**WRITTEN REQUEST**.
Reproduce every one of the following records word for word, line by line, without changing anything.

==========

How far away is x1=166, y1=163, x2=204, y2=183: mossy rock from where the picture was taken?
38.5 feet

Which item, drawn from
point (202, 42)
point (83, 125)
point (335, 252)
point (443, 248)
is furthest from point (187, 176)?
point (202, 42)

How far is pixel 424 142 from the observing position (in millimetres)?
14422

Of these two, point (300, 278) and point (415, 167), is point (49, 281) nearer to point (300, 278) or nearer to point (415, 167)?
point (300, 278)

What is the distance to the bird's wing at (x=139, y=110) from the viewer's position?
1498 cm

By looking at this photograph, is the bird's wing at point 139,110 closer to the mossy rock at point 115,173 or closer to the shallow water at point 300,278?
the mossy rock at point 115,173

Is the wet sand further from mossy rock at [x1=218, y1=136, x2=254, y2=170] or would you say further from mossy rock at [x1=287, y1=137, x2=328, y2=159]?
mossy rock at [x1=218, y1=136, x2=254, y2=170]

==========

**ANSWER TO THIS PROBLEM**.
How far away is x1=166, y1=163, x2=204, y2=183: mossy rock from where the picture was taken?
38.5 feet

Which item, drawn from
point (202, 42)
point (83, 125)
point (335, 252)
point (443, 248)
is furthest from point (187, 176)?
point (202, 42)

How far is pixel 424 142 from the observing position (in millimetres)?
14422

Of these two, point (300, 278) and point (415, 167), is point (49, 281) nearer to point (300, 278) or nearer to point (415, 167)?
point (300, 278)

What is the distance to the bird's wing at (x=139, y=110) from the viewer's position?
1498 cm

By looking at this photograph, is the bird's wing at point 139,110 closer to the mossy rock at point 115,173 or closer to the shallow water at point 300,278?
the mossy rock at point 115,173

Is the wet sand further from mossy rock at [x1=218, y1=136, x2=254, y2=170] or would you say further from mossy rock at [x1=287, y1=137, x2=328, y2=159]?
mossy rock at [x1=218, y1=136, x2=254, y2=170]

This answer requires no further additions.